指示文 1:
このアニメ感想文の内容を2文で要約してください。

提示文:
TVアニメ「やはり俺の青春ラブコメはまちがっている。 続」第6話の感想
雪乃さんの微笑が凍りついている理由が、まさか玉縄氏の手指の動きに動画枚数取られたせいだとは、想像だにしませんでした。
というわけで、原作10.5巻までのネタバレありで、「続」6話「つつがなく、会議は踊り、されど進まず。」の感想です。
やっぱ動いてこそだよなぁ。アニメーションの素晴らしさを思い知った。
玉縄くんが後半何もかも持ってった感じ。おれ笑いすぎて後半ほとんどセリフ聞き取れてない。八幡の「ダメかぁ〜↑」しか耳に入らなかった。「ゲーミデュケーション」のあたりが聞き取れたのは3回見直したあたりからだ。
原作9巻の感想でも書いたけど、玉縄くんは南ちゃんより小物臭強くて、だからこそ、葛藤が主人公初め各キャラクターにより内在化されるのだ、とおれは思っている。
だから玉縄くんを道化として強く印象つけるこの演出はものすごく納得したし、感心した。プロの仕事って見てて気持ちいい。
手というのは、顔に次いでパレイドリアを惹き起こし易いと聞いたことがある。心霊写真に手が発見され易い理由の一つだそうですな。「怪談新耳袋」のテレビ版オープングや、「ブレア・ウィッチ・プロジェクト」で手形が印象的に使われるのも、人類が生来的に人の手の形に反応し易い脳をしているからなのかもしれない。
だからきっとアニメーターって手の動きに精通していたり、神経使っているんだろうなと思っていたけど、非常に鮮やかにその技術とドラマツルギーを展開して見せてもらった感じ。手に関する意識を刺激されたせいか、一色さんがコンビニ袋を差し出されて八幡が受け取るという手の芝居もすごく印象的だった。
八幡が注意深く指が触れ合わないように距離をとる感じ、コンビニ袋(仕事)があるときだけ人とやりとりできる感じ、千言を費やすよりも雄弁なキャラクター描写だと思った。
この先、おそらく次々回くらいに、平塚先生が夜の美浜大橋で「君と由比ヶ浜が雪ノ下に踏み込んでくれることを願っている」と言い出すはずだ。
先生が正解を言ってて、比企谷くんがそれを理解し実行するのが成長である、と、それが伝統的な青春もののパターンだと思う。あるいはカンフーものの。平塚先生ご自身はそういうのがお好きなんだろうな。美浜大橋では、自身をそういう理想的なメンターなんだと思い込んで自分に酔っている感じだと思った。「今なんだ」とか言っちゃうあたりがイタい。「いまを生きる」のロビン・ウィリアムスかよ。

指示文 2:
下のリストのうち、「How much separation」を含む行から「5444 inches」を含む行までを、「distance」を「spacing」に入れ替えて書き直してください。それ以外は変えず、その範囲の行だけを出してください。

保存済みデータセット項目:
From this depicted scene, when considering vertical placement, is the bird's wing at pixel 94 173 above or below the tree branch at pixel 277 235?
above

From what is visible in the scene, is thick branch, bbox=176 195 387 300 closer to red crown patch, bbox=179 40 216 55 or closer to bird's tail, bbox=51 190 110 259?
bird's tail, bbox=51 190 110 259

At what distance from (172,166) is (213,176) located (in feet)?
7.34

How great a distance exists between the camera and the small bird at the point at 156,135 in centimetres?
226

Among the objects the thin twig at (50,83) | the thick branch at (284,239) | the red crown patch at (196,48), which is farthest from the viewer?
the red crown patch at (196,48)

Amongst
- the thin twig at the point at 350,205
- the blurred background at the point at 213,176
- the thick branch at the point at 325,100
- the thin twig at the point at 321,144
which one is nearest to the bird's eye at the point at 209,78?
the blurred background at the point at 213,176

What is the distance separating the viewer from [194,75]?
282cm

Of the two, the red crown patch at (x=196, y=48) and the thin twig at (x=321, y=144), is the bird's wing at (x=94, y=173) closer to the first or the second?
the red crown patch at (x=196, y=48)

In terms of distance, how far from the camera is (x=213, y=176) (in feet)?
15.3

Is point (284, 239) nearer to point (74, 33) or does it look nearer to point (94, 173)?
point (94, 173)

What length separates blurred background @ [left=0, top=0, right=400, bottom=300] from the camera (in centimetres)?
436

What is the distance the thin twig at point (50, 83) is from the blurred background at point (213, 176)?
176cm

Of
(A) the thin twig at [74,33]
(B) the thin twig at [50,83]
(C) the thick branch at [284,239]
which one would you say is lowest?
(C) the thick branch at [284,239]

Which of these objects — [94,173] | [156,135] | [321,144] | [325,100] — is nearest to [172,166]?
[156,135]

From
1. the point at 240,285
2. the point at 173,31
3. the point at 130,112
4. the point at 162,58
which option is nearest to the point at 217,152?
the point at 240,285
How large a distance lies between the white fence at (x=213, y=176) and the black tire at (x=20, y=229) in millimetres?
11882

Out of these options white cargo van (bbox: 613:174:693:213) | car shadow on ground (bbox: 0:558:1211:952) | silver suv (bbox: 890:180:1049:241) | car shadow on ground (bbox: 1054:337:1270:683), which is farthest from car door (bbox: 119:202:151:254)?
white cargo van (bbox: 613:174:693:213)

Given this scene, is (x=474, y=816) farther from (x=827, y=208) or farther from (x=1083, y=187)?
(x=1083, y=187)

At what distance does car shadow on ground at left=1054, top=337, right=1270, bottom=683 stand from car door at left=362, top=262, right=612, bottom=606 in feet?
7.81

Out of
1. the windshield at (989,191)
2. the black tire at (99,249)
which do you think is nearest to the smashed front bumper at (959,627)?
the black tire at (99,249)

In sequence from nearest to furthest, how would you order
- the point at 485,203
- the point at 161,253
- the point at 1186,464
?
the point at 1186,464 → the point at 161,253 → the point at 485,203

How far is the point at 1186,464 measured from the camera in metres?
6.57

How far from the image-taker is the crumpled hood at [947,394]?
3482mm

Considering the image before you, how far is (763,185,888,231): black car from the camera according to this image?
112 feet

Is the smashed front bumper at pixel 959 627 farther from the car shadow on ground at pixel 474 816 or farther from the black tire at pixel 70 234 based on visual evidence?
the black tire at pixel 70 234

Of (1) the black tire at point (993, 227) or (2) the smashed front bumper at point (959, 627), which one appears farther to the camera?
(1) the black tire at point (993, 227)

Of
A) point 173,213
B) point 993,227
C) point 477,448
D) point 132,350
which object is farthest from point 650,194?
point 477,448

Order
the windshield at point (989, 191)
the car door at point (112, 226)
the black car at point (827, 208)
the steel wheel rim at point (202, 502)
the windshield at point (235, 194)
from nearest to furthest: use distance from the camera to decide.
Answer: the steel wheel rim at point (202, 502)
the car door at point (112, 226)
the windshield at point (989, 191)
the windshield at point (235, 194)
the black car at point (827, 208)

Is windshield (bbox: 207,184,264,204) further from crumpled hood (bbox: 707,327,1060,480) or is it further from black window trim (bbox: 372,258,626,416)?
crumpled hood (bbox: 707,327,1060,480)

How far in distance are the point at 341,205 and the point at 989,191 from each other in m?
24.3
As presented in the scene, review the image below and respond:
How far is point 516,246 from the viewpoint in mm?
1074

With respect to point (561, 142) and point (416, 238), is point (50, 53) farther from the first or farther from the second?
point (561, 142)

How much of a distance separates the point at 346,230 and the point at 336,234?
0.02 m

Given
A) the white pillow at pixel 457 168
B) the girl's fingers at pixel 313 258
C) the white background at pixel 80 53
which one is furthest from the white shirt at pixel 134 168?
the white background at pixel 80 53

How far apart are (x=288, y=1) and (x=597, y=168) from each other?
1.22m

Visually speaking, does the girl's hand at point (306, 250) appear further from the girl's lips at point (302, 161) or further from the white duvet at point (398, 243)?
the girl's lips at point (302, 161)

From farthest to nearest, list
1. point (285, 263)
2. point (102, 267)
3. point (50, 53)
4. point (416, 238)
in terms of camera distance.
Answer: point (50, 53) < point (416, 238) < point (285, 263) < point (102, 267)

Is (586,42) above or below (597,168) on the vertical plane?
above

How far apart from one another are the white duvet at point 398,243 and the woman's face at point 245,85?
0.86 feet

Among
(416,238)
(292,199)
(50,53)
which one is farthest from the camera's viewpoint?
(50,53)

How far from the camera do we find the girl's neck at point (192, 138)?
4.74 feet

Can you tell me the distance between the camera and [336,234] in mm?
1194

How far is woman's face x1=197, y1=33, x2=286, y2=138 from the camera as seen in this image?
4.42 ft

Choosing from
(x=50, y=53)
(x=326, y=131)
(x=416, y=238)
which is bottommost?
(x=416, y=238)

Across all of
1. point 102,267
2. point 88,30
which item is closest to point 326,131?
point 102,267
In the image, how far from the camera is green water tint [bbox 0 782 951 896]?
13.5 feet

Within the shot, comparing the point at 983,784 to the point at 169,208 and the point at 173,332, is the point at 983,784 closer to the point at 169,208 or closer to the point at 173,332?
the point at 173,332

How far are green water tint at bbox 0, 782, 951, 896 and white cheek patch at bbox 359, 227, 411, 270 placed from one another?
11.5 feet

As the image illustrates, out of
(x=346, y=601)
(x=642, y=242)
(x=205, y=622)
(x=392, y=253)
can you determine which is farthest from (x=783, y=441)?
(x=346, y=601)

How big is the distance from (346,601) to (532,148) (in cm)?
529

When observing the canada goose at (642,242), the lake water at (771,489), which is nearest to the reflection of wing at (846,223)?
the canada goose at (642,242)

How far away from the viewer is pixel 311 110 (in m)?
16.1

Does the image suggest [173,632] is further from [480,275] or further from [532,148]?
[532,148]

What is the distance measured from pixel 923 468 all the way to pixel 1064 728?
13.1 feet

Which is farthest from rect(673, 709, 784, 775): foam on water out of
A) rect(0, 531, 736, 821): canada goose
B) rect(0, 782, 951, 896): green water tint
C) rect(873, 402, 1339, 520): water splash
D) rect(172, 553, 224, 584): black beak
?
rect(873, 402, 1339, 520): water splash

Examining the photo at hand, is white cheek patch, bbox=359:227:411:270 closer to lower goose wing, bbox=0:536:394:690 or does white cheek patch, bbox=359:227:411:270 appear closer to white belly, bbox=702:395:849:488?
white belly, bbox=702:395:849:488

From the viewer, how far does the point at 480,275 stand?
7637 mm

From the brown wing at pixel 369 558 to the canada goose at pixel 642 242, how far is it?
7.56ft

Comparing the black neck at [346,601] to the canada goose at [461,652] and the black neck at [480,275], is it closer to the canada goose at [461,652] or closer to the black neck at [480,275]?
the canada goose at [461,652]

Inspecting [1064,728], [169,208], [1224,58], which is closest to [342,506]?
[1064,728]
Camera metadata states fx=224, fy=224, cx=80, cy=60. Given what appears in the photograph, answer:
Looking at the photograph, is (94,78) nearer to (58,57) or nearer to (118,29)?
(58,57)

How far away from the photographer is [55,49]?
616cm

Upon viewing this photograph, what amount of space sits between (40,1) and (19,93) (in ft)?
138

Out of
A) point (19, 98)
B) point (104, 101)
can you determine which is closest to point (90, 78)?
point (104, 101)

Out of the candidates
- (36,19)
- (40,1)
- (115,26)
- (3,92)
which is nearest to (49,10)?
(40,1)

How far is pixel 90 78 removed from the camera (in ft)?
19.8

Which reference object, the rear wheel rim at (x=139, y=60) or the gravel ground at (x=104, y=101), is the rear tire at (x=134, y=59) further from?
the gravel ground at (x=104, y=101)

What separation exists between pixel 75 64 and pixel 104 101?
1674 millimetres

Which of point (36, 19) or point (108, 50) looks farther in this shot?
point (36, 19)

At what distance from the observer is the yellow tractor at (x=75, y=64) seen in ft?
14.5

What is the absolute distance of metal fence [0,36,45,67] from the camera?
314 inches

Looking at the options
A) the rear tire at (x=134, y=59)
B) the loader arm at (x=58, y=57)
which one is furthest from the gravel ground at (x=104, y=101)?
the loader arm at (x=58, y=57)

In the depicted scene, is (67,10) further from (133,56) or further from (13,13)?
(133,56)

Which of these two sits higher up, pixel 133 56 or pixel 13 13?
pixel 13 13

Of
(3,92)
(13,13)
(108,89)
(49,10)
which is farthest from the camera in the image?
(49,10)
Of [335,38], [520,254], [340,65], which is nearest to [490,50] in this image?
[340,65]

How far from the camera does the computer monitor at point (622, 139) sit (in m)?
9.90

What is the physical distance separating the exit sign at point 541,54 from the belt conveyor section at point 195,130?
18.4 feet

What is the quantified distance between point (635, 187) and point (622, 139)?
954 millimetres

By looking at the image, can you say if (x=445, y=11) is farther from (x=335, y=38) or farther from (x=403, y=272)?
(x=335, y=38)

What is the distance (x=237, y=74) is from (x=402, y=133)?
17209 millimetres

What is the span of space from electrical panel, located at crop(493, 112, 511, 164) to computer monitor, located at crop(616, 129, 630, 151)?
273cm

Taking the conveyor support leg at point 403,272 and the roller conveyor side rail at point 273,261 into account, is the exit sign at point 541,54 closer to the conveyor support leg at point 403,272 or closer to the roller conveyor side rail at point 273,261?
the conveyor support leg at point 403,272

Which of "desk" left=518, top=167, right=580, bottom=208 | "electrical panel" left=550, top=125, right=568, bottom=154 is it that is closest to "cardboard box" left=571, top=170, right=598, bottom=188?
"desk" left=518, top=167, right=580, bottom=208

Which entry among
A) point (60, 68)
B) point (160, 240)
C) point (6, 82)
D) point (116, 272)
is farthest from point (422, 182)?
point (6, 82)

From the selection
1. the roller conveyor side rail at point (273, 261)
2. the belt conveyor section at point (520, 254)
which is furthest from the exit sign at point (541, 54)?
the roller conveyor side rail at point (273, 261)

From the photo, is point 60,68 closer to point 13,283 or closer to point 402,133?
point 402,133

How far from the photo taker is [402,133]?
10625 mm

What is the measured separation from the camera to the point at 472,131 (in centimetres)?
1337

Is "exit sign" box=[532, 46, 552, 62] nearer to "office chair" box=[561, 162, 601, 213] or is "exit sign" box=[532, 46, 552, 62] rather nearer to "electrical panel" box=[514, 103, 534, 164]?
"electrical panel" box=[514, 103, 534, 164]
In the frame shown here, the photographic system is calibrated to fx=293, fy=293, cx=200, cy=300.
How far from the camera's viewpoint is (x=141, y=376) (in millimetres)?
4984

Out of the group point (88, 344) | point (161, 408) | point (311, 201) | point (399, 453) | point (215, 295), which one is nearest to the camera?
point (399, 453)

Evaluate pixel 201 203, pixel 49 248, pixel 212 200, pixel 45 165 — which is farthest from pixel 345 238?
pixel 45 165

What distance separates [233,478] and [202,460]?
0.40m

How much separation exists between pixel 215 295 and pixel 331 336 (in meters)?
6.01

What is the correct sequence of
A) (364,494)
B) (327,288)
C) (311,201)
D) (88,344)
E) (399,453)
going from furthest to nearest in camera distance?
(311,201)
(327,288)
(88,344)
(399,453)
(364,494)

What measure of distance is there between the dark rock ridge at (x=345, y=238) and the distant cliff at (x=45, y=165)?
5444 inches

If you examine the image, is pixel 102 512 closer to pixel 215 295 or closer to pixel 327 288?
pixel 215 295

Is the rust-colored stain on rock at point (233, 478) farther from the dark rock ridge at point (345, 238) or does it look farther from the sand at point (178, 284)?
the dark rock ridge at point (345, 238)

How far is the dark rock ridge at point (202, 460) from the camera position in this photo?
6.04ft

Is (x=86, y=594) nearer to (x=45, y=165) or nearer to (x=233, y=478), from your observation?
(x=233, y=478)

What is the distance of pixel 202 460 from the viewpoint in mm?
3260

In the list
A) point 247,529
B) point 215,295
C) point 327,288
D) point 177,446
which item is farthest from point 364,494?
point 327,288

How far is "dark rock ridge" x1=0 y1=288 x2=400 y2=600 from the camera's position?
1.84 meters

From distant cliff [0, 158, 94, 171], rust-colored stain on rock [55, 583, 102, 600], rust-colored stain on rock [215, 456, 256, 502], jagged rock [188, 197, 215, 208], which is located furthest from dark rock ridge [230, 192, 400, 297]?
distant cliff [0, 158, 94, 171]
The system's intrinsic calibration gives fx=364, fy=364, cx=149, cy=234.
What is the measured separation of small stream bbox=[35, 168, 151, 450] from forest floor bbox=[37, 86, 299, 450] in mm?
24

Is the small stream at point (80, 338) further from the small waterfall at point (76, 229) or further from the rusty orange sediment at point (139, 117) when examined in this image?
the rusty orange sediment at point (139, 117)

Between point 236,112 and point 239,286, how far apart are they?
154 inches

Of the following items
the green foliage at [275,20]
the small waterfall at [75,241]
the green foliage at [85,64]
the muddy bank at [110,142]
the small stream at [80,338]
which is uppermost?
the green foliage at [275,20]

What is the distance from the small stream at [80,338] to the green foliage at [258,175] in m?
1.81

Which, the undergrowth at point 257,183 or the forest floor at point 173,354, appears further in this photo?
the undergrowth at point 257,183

解答全文 1:
「やはり俺の青春ラブコメはまちがっている。 続」第6話について、筆者は後半を持っていった玉縄くんの手指の動きの演出が彼を道化として強く印象づけたことに納得し、感心したと述べている。また、一色さんが差し出したコンビニ袋を八幡が受け取る手の芝居を雄弁なキャラクター描写と評価し、次々回あたりに来るはずの平塚先生の美浜大橋の場面については、自分に酔っている感じでイタいと評している。

解答全文 2:
How much separation exists between pixel 215 295 and pixel 331 336 (in meters)?
6.01

What is the correct sequence of
A) (364,494)
B) (327,288)
C) (311,201)
D) (88,344)
E) (399,453)
going from furthest to nearest in camera spacing?
(311,201)
(327,288)
(88,344)
(399,453)
(364,494)

What measure of spacing is there between the dark rock ridge at (x=345, y=238) and the distant cliff at (x=45, y=165)?
5444 inches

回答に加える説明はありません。